- Exercise instructions -
In your copy, include every entry exactly as written but no pictures.

- Dataset content -
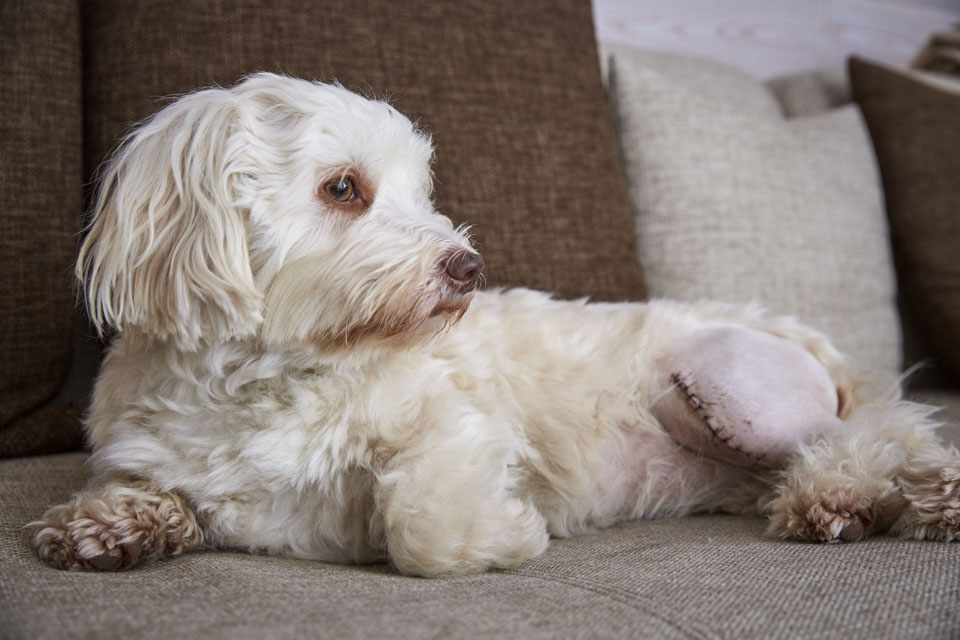Havanese dog with a scar of a patellaluxation operation on the left knee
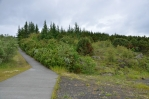 Nahoru stoupáme lesem, chvíli i příjemnou pěšinkou bez asfaltu. Stromy však nejsou moc vysoké.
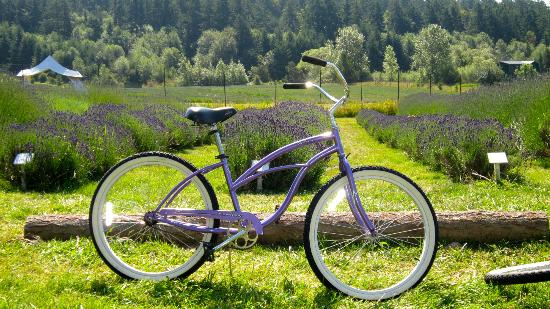 Earthbox Inn & Spa : Beach Bike at Lavender Farm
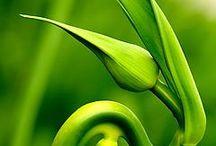 lime green aesthetics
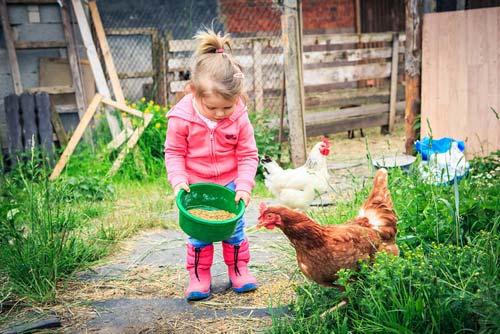 Urlaub Bauernhof Schwarzwald Tiere füttern
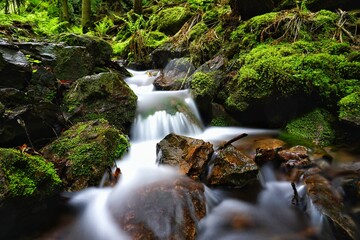 Long-term Shot Of A Stream In The Thuringian Forest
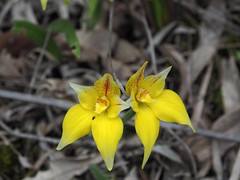 Cowslip Orchids - Bibbulmun Track, Nullaki Peninsula, Western Australia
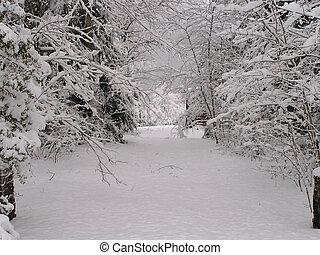 ケベック, 冬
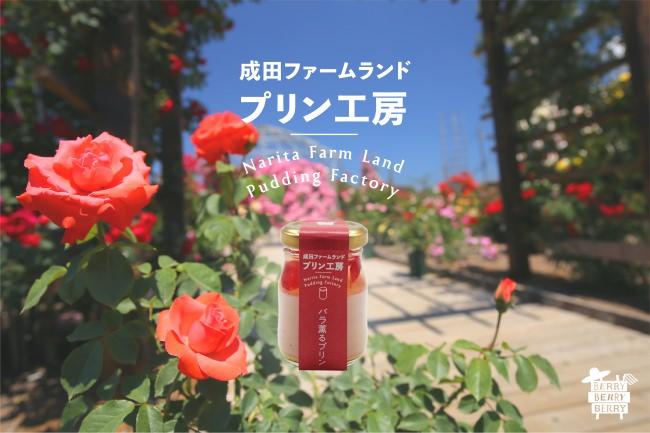 成田の観光農園が食用バラを使った「バラ薫るプリン」を6月20日(土)より期間限定で発売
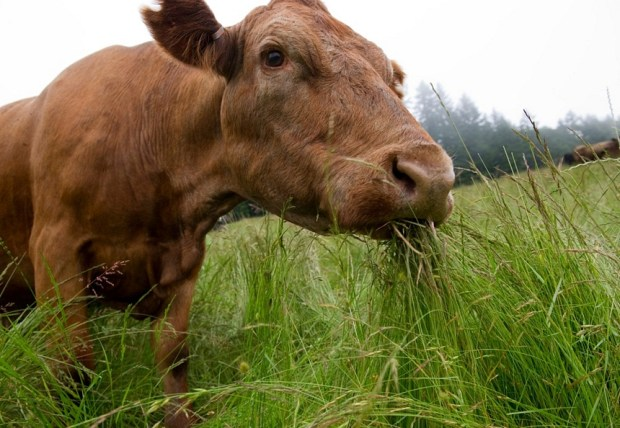 Image result for grass fed beef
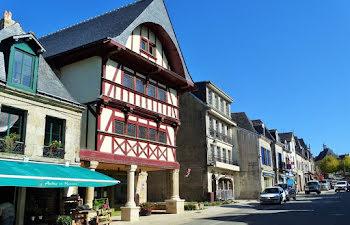 terrain à Guémené-sur-Scorff (56)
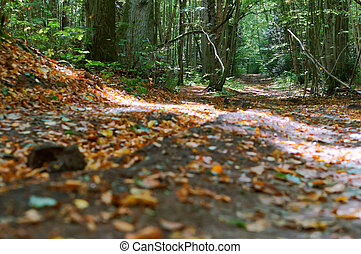autumn landscape, forest in autumn, fallen leaves on the ground
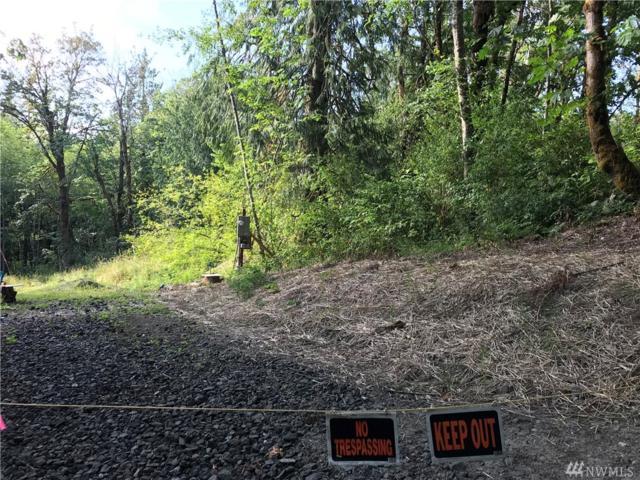 925 SE Salmonberry Rd, Port Orchard, WA 98366 (#1323420) :: Mike & Sandi Nelson Real Estate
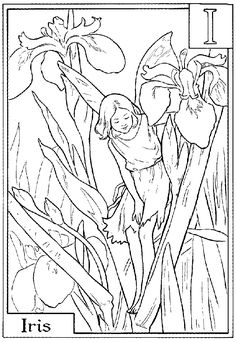 Flower Fairies Coloring Pages from www.coloring-pages-and-more.comi_fairy.gif 887×1,286 pixels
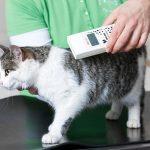 Что такое чипирование котов и для чего это нужно?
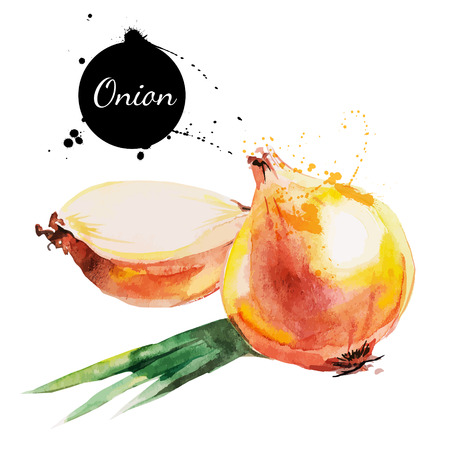 Onion  Hand drawn watercolor painting on white background  Vector illustration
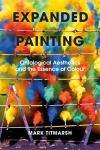 Expanded painting ontological aesthetics and the essence of colour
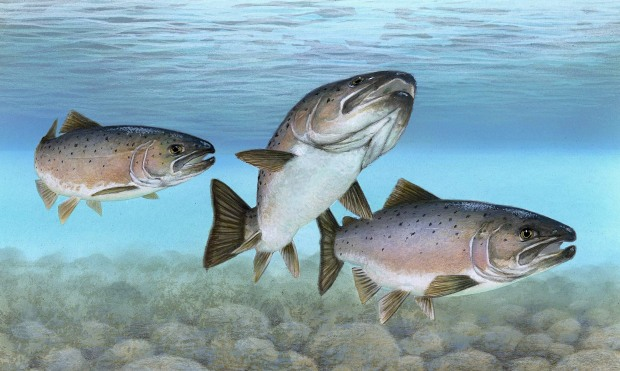 generic salmon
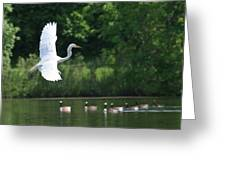 Egret In Flight With Geese Greeting Card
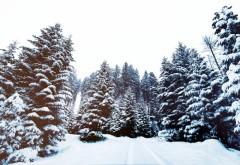 Alertă de la meteorologi! COD GALBEN de ninsori și vânt puternic în toată țara
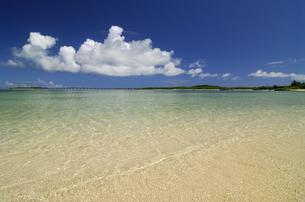 海 西の浜の写真素材 [FYI00471122]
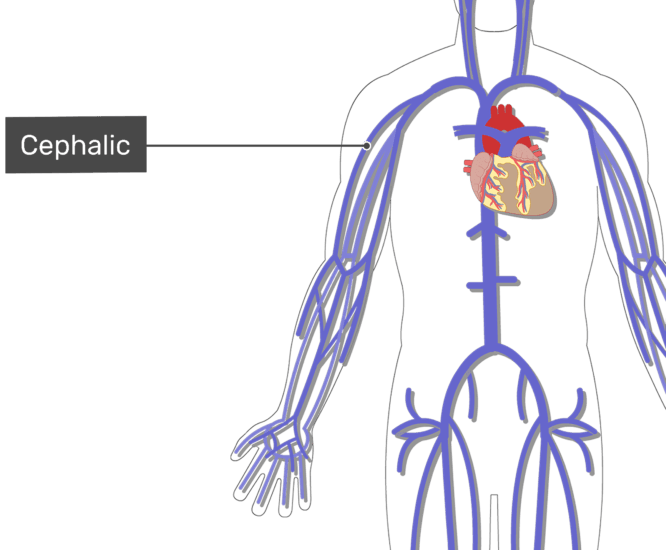 Labelled image of the cephalic vein with the skeleton off.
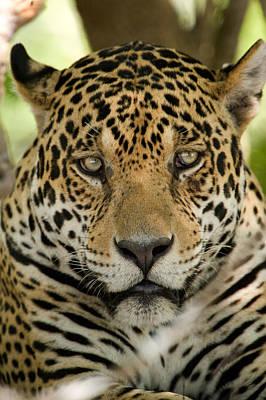 Close-up Of A Jaguar Panthera Onca Poster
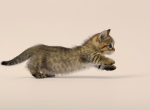Munchkin Female Kitten Spotted Ticked Tabby - Munchkin Kitten For Sale - Portland, OR, US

- Response -
Havanese dog with a scar of a patellaluxation operation on the left knee
 Nahoru stoupáme lesem, chvíli i příjemnou pěšinkou bez asfaltu. Stromy však nejsou moc vysoké.
 Earthbox Inn & Spa : Beach Bike at Lavender Farm
 lime green aesthetics
 Urlaub Bauernhof Schwarzwald Tiere füttern
 Long-term Shot Of A Stream In The Thuringian Forest
 Cowslip Orchids - Bibbulmun Track, Nullaki Peninsula, Western Australia
 ケベック, 冬
 成田の観光農園が食用バラを使った「バラ薫るプリン」を6月20日(土)より期間限定で発売
 Image result for grass fed beef
 terrain à Guémené-sur-Scorff (56)
autumn landscape, forest in autumn, fallen leaves on the ground
 925 SE Salmonberry Rd, Port Orchard, WA 98366 (#1323420) :: Mike & Sandi Nelson Real Estate
 Flower Fairies Coloring Pages from www.coloring-pages-and-more.comi_fairy.gif 887×1,286 pixels
 Что такое чипирование котов и для чего это нужно?
 Onion  Hand drawn watercolor painting on white background  Vector illustration
 Expanded painting ontological aesthetics and the essence of colour
 generic salmon
 Egret In Flight With Geese Greeting Card
 Alertă de la meteorologi! COD GALBEN de ninsori și vânt puternic în toată țara
 海 西の浜の写真素材 [FYI00471122]
 Labelled image of the cephalic vein with the skeleton off.
 Close-up Of A Jaguar Panthera Onca Poster
Munchkin Female Kitten Spotted Ticked Tabby - Munchkin Kitten For Sale - Portland, OR, US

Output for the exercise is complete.